| EXCERPTED PASSAGE |
☆ ☆ ☆

Synthesis and Purification of Phosphorodithioate DNA

Oligonucleotide analogs bearing modified phosphodiester linkages have been the focus of considerable interest in the antisense field, with methylphosphonates and phosphorothioates being the most extensively studied derivatives to date (1 –3 ). These modifications, whereby a single nonbridging oxygen atom is replaced with either a methyl group or sulfur atom, generate certain very desirable oligomer characteristics (4 –7 ), such as resistance toward nucleases, retention of the ability to form duplexes with natural DNA or RNA, and, relative to the phosphorothioate derivative, an ability to stimulate RNase H activity. Unfortunately, and in contrast to natural DNA, the phosphorus center is rendered chiral by these substitutions. Thus, for a deoxyoligonucleotide with n phosphodiester linkages, there can be 2 n stereo-isomers with perhaps only one being the most active. Recent attempts to overcome this problem have focused on developing chemistries that either are stereoselective and generate oligomers enriched in one diastereomer (8 ,9 ) or are designed to synthesize new, phosphorus achiral analogs. In addition to being phosphorus achiral, perhaps new analogs may also have unique and attractive properties relative to the antisense area.

☆ ☆ ☆

Records from a data collection

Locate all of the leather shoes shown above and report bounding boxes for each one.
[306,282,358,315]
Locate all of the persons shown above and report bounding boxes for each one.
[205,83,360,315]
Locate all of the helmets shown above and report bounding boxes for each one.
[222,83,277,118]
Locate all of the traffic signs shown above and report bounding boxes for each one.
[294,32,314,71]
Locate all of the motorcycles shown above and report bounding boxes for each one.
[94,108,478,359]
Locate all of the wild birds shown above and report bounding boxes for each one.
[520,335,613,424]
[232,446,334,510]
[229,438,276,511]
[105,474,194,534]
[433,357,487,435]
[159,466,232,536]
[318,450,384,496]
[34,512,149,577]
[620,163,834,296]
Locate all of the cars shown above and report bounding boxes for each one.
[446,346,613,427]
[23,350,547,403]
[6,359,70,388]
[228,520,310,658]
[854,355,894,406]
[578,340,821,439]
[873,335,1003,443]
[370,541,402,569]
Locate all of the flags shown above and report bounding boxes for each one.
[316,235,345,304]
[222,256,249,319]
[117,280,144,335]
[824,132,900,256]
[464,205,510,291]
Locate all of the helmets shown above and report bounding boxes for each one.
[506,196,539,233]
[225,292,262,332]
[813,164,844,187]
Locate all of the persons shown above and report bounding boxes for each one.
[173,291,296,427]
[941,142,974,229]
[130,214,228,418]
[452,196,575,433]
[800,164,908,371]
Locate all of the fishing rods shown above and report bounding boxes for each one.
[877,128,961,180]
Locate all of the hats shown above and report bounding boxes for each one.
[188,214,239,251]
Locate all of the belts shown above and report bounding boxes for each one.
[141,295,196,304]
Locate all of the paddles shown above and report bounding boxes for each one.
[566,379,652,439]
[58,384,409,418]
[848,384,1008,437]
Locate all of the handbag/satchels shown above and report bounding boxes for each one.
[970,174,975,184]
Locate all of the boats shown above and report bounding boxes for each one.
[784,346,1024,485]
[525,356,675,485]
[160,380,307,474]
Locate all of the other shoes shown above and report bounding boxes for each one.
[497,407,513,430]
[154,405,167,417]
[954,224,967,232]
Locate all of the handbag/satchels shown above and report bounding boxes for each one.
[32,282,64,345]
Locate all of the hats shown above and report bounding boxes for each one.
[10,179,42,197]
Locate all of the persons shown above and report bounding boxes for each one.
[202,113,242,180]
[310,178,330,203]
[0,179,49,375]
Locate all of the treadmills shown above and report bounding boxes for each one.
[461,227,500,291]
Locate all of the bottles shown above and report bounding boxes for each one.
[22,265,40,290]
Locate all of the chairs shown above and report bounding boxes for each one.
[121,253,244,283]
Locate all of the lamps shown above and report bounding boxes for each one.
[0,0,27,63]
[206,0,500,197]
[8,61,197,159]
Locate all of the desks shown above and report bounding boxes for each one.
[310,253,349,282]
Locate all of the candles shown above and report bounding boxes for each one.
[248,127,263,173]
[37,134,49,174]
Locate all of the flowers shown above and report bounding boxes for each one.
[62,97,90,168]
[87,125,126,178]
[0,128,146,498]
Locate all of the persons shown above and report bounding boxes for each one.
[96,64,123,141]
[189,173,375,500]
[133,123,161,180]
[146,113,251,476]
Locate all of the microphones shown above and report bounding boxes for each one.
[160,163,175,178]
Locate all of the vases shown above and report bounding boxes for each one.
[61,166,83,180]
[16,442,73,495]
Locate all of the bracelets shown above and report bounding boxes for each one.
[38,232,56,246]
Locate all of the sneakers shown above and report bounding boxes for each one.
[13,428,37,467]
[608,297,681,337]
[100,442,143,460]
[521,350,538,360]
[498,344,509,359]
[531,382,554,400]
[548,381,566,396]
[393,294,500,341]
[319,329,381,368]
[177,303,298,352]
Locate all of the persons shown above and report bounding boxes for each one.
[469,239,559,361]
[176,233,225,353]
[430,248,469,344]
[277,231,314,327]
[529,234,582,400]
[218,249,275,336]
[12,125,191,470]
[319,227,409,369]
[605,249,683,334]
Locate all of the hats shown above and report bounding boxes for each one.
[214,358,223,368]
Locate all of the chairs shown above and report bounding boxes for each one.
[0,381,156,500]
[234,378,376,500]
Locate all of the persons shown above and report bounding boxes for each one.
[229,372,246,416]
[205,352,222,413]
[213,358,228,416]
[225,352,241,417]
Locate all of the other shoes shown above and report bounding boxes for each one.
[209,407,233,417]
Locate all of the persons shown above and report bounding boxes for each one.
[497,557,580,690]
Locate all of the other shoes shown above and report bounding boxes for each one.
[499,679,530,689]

☆ ☆ ☆

| WORK INSTRUCTION 1 |
According to the excerpted passage, which two oligonucleotide derivatives have been studied most extensively to date?
| WORK INSTRUCTION 2 |
Summarize the excerpted passage in two sentences.

| WRITTEN ANSWER 1 |
Methylphosphonates and phosphorothioates.

| WRITTEN ANSWER 2 |
Methylphosphonate and phosphorothioate oligonucleotide analogs, in which a single nonbridging oxygen atom is replaced with a methyl group or a sulfur atom, resist nucleases and can still form duplexes with natural DNA or RNA. However, these substitutions make the phosphorus center chiral and yield many stereoisomers, so recent work has pursued either stereoselective chemistries that enrich one diastereomer or new analogs that are phosphorus achiral.